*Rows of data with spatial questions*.
-*-

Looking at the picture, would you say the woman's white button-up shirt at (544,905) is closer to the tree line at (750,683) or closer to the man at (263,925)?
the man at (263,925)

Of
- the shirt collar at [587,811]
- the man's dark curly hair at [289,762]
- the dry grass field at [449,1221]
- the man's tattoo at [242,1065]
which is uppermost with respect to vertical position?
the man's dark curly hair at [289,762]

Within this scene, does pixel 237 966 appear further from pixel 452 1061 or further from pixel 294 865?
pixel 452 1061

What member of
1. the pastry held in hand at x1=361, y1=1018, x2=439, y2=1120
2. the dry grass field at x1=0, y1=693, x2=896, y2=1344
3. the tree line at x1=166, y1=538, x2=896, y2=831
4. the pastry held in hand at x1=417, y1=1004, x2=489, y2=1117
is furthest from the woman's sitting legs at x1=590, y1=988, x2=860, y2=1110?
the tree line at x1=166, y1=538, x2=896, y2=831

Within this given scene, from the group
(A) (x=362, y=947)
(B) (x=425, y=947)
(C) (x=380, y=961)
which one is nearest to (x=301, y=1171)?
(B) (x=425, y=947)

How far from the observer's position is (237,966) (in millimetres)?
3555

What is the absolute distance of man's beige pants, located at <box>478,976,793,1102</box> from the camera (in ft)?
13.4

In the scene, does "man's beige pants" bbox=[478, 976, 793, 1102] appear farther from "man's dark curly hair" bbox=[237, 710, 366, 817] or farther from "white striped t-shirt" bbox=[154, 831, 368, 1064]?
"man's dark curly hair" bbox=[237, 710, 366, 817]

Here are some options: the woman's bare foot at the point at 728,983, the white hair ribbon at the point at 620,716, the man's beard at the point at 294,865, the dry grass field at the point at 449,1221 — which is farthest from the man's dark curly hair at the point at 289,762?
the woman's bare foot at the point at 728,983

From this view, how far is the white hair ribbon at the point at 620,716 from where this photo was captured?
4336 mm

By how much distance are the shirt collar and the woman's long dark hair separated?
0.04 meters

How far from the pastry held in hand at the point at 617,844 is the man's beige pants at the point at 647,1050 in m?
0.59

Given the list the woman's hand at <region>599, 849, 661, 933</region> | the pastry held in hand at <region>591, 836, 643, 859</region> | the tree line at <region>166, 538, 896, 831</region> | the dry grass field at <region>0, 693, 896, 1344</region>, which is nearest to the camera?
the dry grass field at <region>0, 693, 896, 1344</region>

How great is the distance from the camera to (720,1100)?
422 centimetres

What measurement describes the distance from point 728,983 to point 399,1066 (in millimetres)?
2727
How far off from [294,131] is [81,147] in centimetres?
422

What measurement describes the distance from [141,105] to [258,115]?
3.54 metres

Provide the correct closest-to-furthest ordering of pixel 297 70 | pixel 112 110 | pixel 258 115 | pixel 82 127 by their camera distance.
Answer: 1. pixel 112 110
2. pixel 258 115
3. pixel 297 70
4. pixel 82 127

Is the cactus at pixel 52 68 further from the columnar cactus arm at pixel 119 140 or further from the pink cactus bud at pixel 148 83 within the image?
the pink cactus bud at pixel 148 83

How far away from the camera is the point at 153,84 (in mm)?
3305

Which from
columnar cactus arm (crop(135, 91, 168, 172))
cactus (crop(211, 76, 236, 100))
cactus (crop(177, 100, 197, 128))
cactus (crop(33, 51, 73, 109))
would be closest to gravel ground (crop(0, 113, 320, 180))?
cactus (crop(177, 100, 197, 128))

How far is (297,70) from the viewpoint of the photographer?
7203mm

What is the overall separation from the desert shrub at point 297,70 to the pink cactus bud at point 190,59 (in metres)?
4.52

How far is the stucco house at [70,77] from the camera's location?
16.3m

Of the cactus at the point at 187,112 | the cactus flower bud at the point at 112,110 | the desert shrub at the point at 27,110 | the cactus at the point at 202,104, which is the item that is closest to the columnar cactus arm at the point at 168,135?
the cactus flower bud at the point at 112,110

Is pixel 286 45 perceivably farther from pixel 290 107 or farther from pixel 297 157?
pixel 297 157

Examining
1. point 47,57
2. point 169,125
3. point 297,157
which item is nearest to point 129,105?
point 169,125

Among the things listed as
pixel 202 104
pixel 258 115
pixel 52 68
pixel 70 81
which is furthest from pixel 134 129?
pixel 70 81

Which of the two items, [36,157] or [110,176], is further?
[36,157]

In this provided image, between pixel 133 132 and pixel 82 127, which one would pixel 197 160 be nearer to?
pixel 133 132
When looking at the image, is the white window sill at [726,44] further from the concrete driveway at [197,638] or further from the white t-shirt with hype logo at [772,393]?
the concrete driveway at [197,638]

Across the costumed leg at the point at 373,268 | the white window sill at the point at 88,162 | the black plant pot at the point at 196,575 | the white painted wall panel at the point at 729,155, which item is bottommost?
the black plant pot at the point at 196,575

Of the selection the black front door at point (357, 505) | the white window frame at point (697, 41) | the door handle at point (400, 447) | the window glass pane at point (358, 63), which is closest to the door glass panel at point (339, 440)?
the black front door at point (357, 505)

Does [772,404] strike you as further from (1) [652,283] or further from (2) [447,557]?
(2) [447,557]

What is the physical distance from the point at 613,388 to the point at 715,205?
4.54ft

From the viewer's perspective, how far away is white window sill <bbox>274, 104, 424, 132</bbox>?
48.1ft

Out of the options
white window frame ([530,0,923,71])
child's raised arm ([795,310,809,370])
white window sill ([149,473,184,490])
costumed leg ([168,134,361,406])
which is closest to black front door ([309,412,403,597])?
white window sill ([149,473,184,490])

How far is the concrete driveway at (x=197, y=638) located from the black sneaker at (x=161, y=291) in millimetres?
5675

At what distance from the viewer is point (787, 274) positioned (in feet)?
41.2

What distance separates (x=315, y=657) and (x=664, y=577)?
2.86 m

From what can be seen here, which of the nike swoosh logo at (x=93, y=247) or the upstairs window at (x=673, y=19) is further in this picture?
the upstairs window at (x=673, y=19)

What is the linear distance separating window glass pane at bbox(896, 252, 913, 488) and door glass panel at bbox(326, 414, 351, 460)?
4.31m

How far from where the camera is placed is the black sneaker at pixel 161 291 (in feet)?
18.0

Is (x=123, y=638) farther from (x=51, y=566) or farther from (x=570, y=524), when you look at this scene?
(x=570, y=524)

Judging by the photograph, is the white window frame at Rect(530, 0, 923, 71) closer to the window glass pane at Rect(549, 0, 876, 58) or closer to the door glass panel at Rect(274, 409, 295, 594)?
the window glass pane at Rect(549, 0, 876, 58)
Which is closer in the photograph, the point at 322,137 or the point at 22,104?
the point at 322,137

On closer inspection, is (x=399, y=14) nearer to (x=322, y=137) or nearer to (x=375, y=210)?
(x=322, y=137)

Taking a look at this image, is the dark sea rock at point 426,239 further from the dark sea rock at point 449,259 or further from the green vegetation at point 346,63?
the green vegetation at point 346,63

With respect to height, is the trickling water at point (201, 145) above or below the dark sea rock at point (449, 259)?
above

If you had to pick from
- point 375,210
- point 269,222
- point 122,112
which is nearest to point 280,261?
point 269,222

-*-

*Goal of the exercise*.
Show each line from the items above in which the word "viewer" appears.

*Output of the task*.
From the viewer's perspective, how far away is white window sill <bbox>274, 104, 424, 132</bbox>?
At what distance from the viewer is point (787, 274) positioned (in feet)?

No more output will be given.